Trump’s plan included a proposed executive order that would direct all federal agencies to “cease all programs that promote the concept of sex and gender transition at any age” — restrictions that, if enacted, would help prevent transgender people from existing in public life, advocates say.

“Self-interested candidates are going after transgender people to score political points. It’s normal to not understand what it means to be transgender at first, and extremist politicians are exploiting that for their own gain,” Rodrigo Heng-Lehtinen, executive director of the political arm of the National Center for Transgender Equality, said in a statement.

“Last year’s midterms elections are proof that while this may gain votes from the most fringe voters in the primaries, it’s backfires in the general elections. Most Americans agree that there are higher priorities, like the rising cost of living, than attacking transgender people,” Heng-Lehtinen said.

Republicans who spoke to ABC News said they are still divided over how far to take the fight over transgender rights. Others, however, said there is indeed a desire among conservatives for even stricter measures.

“I think we’re in the majority, people that think that it should be limited to an individual at a certain age. I don’t think the parent has a right to make that decision for a child, because that child is not an adult,” said Moye Graham, the chair the Clarendon County GOP in South Carolina, an early primary state.

In a nominating contest though, Republicans interviewed nearly all agreed: There’s little downside to stretching the boundary of the political discussion on transgender rights and other culture issues.

“When it comes to some of the public education stuff, the [critical race theory] stuff, the transgender stuff, especially with kids, I don’t think there’s a primary electorate risk for going too far whatsoever,” said a longtime Trump aide close to his 2024 team, who asked not to be quoted by name.

The general election next year, may be a different story, strategists and local officials acknowledged.

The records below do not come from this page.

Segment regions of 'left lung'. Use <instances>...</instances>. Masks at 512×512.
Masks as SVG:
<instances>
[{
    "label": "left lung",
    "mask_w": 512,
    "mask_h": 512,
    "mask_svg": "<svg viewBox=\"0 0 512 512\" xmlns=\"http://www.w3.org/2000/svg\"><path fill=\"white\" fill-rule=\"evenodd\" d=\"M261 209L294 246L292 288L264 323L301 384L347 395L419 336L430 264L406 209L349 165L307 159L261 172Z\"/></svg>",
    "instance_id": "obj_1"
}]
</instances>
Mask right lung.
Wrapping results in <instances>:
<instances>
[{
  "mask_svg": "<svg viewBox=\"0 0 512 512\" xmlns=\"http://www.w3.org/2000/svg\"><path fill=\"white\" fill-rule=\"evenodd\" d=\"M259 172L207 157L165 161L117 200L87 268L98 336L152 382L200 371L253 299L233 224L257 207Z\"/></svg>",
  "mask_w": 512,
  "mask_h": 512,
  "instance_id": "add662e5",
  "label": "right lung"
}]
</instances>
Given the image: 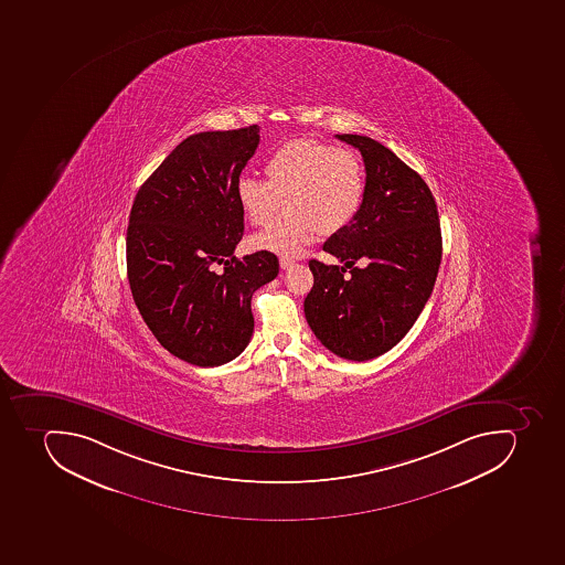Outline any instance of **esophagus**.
Instances as JSON below:
<instances>
[{"label": "esophagus", "instance_id": "obj_1", "mask_svg": "<svg viewBox=\"0 0 565 565\" xmlns=\"http://www.w3.org/2000/svg\"><path fill=\"white\" fill-rule=\"evenodd\" d=\"M294 266L292 258H280V267L281 269H290Z\"/></svg>", "mask_w": 565, "mask_h": 565}]
</instances>
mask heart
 Instances as JSON below:
<instances>
[{
	"label": "heart",
	"mask_w": 565,
	"mask_h": 565,
	"mask_svg": "<svg viewBox=\"0 0 565 565\" xmlns=\"http://www.w3.org/2000/svg\"><path fill=\"white\" fill-rule=\"evenodd\" d=\"M266 181L243 175L235 184V203L253 226L271 222L285 199L287 214L253 235L257 252L296 257L319 232L348 228L362 211L366 173L356 150L317 138L280 145L264 161Z\"/></svg>",
	"instance_id": "1"
}]
</instances>
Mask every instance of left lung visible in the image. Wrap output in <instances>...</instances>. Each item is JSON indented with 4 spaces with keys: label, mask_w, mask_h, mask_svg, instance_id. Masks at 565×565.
Here are the masks:
<instances>
[{
    "label": "left lung",
    "mask_w": 565,
    "mask_h": 565,
    "mask_svg": "<svg viewBox=\"0 0 565 565\" xmlns=\"http://www.w3.org/2000/svg\"><path fill=\"white\" fill-rule=\"evenodd\" d=\"M337 138L362 152L365 202L322 246L343 266L308 264L313 287L305 316L326 349L366 362L395 348L424 310L441 264V228L436 200L415 170L369 136Z\"/></svg>",
    "instance_id": "8db88e82"
}]
</instances>
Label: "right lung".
Returning a JSON list of instances; mask_svg holds the SVG:
<instances>
[{
  "instance_id": "add662e5",
  "label": "right lung",
  "mask_w": 565,
  "mask_h": 565,
  "mask_svg": "<svg viewBox=\"0 0 565 565\" xmlns=\"http://www.w3.org/2000/svg\"><path fill=\"white\" fill-rule=\"evenodd\" d=\"M258 126L188 136L136 193L127 226V278L158 342L191 365L239 356L253 333L252 296L278 276V258H235L244 217L235 184ZM216 265L224 271L217 274Z\"/></svg>"
}]
</instances>
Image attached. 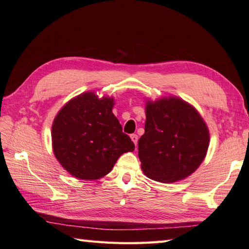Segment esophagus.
Instances as JSON below:
<instances>
[{
	"instance_id": "34e87169",
	"label": "esophagus",
	"mask_w": 249,
	"mask_h": 249,
	"mask_svg": "<svg viewBox=\"0 0 249 249\" xmlns=\"http://www.w3.org/2000/svg\"><path fill=\"white\" fill-rule=\"evenodd\" d=\"M130 139L133 140V142L135 143V145L137 146V144H138V136H137L136 134L130 135Z\"/></svg>"
}]
</instances>
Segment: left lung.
<instances>
[{
	"label": "left lung",
	"instance_id": "obj_1",
	"mask_svg": "<svg viewBox=\"0 0 249 249\" xmlns=\"http://www.w3.org/2000/svg\"><path fill=\"white\" fill-rule=\"evenodd\" d=\"M145 118L144 134L138 141L145 176L174 183L197 170L210 145L208 125L198 110L177 96L146 99Z\"/></svg>",
	"mask_w": 249,
	"mask_h": 249
}]
</instances>
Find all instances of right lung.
Segmentation results:
<instances>
[{
  "label": "right lung",
  "mask_w": 249,
  "mask_h": 249,
  "mask_svg": "<svg viewBox=\"0 0 249 249\" xmlns=\"http://www.w3.org/2000/svg\"><path fill=\"white\" fill-rule=\"evenodd\" d=\"M114 98L94 91L81 93L63 106L52 123L54 156L80 179H98L112 170L119 157L135 150L112 113Z\"/></svg>",
  "instance_id": "right-lung-1"
}]
</instances>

Republicans are still sifting through the aftermath of the 2022 midterms, when the GOP only narrowly took the House and lost a Senate seat despite historic tailwinds based on disapproval of President Biden.

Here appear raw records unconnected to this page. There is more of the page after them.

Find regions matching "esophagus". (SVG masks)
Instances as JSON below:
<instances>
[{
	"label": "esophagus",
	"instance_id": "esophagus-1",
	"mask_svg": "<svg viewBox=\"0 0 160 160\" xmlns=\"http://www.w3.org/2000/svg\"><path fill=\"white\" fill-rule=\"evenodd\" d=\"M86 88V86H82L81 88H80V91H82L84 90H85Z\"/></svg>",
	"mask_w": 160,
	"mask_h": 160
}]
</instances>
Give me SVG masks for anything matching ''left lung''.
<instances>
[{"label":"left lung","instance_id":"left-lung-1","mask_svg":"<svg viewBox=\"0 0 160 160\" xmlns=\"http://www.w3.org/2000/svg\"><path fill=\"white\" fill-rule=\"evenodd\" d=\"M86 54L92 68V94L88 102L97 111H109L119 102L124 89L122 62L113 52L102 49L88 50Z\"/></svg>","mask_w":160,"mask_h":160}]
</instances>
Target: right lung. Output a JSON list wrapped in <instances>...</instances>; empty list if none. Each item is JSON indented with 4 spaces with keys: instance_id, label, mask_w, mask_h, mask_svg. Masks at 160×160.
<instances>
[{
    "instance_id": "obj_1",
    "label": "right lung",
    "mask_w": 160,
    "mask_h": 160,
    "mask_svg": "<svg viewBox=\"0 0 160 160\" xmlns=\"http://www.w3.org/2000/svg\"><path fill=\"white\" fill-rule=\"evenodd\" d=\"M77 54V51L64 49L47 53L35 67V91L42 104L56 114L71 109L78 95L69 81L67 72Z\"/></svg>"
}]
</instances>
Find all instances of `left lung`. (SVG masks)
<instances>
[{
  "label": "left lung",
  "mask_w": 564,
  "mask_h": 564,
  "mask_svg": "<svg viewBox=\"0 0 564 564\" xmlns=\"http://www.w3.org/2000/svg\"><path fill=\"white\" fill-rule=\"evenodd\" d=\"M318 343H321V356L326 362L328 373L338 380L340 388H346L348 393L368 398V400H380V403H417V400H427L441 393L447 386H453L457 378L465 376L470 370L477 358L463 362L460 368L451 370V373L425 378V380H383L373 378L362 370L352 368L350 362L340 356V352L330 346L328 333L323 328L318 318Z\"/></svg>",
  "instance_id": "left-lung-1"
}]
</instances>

That has even some conservatives warning against focusing too much on social issues — or going too far on them.

“I think people … want to have a community that they’re comfortable living in and don’t want things, particularly in schools, pushed down on their kids that they don’t believe in. But the bigger issues end up being the economic ones. What’s happening in terms of inflation, where are we going to have growth in the economy so we can continue to prosper?” said Club for Growth President David McIntosh.

“I’ve seen tendencies of candidates who pick up, maybe, a trend that they think’s happening in the base of the Republican Party and then in order to jump out in front of the parade, come up with ideas that are just terrible ideas,” McIntosh said.

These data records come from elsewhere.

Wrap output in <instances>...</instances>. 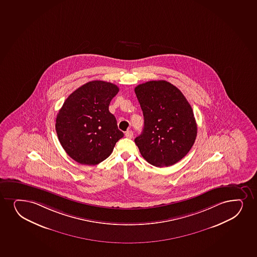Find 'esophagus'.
I'll return each instance as SVG.
<instances>
[{
  "label": "esophagus",
  "mask_w": 257,
  "mask_h": 257,
  "mask_svg": "<svg viewBox=\"0 0 257 257\" xmlns=\"http://www.w3.org/2000/svg\"><path fill=\"white\" fill-rule=\"evenodd\" d=\"M125 137H126L127 139H133V131H127L126 133H125Z\"/></svg>",
  "instance_id": "34e87169"
}]
</instances>
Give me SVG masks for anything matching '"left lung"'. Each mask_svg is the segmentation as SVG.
<instances>
[{"mask_svg": "<svg viewBox=\"0 0 257 257\" xmlns=\"http://www.w3.org/2000/svg\"><path fill=\"white\" fill-rule=\"evenodd\" d=\"M145 126L135 139L142 157L156 167L171 166L189 152L197 124L181 90L166 81H150L135 88Z\"/></svg>", "mask_w": 257, "mask_h": 257, "instance_id": "obj_1", "label": "left lung"}]
</instances>
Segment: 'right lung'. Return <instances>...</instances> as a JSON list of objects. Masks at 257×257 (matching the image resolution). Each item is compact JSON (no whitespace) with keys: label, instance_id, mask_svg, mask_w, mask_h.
I'll return each instance as SVG.
<instances>
[{"label":"right lung","instance_id":"1","mask_svg":"<svg viewBox=\"0 0 257 257\" xmlns=\"http://www.w3.org/2000/svg\"><path fill=\"white\" fill-rule=\"evenodd\" d=\"M118 90L111 82L92 81L64 101L56 118V132L73 160L96 165L112 154L116 143L124 137L108 109Z\"/></svg>","mask_w":257,"mask_h":257}]
</instances>
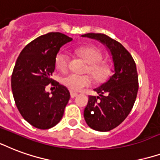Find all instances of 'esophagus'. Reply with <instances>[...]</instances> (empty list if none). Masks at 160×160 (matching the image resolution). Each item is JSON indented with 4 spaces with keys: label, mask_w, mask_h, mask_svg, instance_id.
<instances>
[{
    "label": "esophagus",
    "mask_w": 160,
    "mask_h": 160,
    "mask_svg": "<svg viewBox=\"0 0 160 160\" xmlns=\"http://www.w3.org/2000/svg\"><path fill=\"white\" fill-rule=\"evenodd\" d=\"M78 95V93H76V92H70V97L72 98H75L76 96Z\"/></svg>",
    "instance_id": "34e87169"
}]
</instances>
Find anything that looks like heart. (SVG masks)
<instances>
[{
	"mask_svg": "<svg viewBox=\"0 0 160 160\" xmlns=\"http://www.w3.org/2000/svg\"><path fill=\"white\" fill-rule=\"evenodd\" d=\"M76 53L82 57L88 63L86 71L92 74L97 82H103L111 74V66L105 62H102V55L94 47H80L77 48ZM69 56L64 51L59 52L55 58V66L61 72H65L68 68ZM92 77L88 74H68L62 78V84L72 92H79L91 86Z\"/></svg>",
	"mask_w": 160,
	"mask_h": 160,
	"instance_id": "obj_1",
	"label": "heart"
}]
</instances>
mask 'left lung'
<instances>
[{
  "label": "left lung",
  "mask_w": 160,
  "mask_h": 160,
  "mask_svg": "<svg viewBox=\"0 0 160 160\" xmlns=\"http://www.w3.org/2000/svg\"><path fill=\"white\" fill-rule=\"evenodd\" d=\"M82 37L95 39L107 47L112 55L114 74L94 89L84 110L87 125L95 131H108L117 127L132 109L138 91V75L134 59L121 44L104 34L88 33Z\"/></svg>",
  "instance_id": "left-lung-1"
}]
</instances>
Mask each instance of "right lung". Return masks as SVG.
<instances>
[{
    "instance_id": "right-lung-1",
    "label": "right lung",
    "mask_w": 160,
    "mask_h": 160,
    "mask_svg": "<svg viewBox=\"0 0 160 160\" xmlns=\"http://www.w3.org/2000/svg\"><path fill=\"white\" fill-rule=\"evenodd\" d=\"M73 40L59 32H51L32 41L20 52L12 74V91L21 115L34 127L50 129L61 120L70 94L52 80L55 58L60 48ZM52 83L50 94L45 86Z\"/></svg>"
}]
</instances>
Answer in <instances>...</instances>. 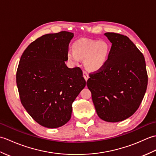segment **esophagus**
Returning a JSON list of instances; mask_svg holds the SVG:
<instances>
[{"instance_id": "34e87169", "label": "esophagus", "mask_w": 156, "mask_h": 156, "mask_svg": "<svg viewBox=\"0 0 156 156\" xmlns=\"http://www.w3.org/2000/svg\"><path fill=\"white\" fill-rule=\"evenodd\" d=\"M83 76H84V78L85 79V80L87 81L88 78H89V76H88V74H87V72L86 71H83Z\"/></svg>"}]
</instances>
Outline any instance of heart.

Not every would-be 2024 candidate is culture warrior. New Hampshire Gov. Chris Sununu, who said on ABC’s “This Week” in February that he’s considering a run, has largely endorsed his state’s “live and let die” mantra; and former Arkansas Gov. Asa Hutchinson vetoed a ban on gender-affirming care for minors — which the state legislature overrode.

“The Republican Party that I grew up with believed in a restrained government that did not jump in the middle of every issue. And in this case, it is a very sensitive matter that involves parents, and it involves physicians. And we ought to yield to that decision-making, unless there’s a compelling state reason,” Hutchinson said in 2021.

Potential Republican contenders like South Carolina Sen. Tim Scott and former Maryland Gov. Larry Hogan have also not sought to advance the same kind of transgender-related legislation as DeSantis, Noem and Trump.

Still, operatives said they are anticipating a cycle of escalation as the 2024 primary takes center stage.

“I wouldn’t be surprised if you saw people try to one up each other, maybe going a little bit further on some of these issues,” said Sam DeMarco, the Allegheny County GOP chair in Pennsylvania, a battleground state. “And I think the American people will judge what they believe is prudent or not.”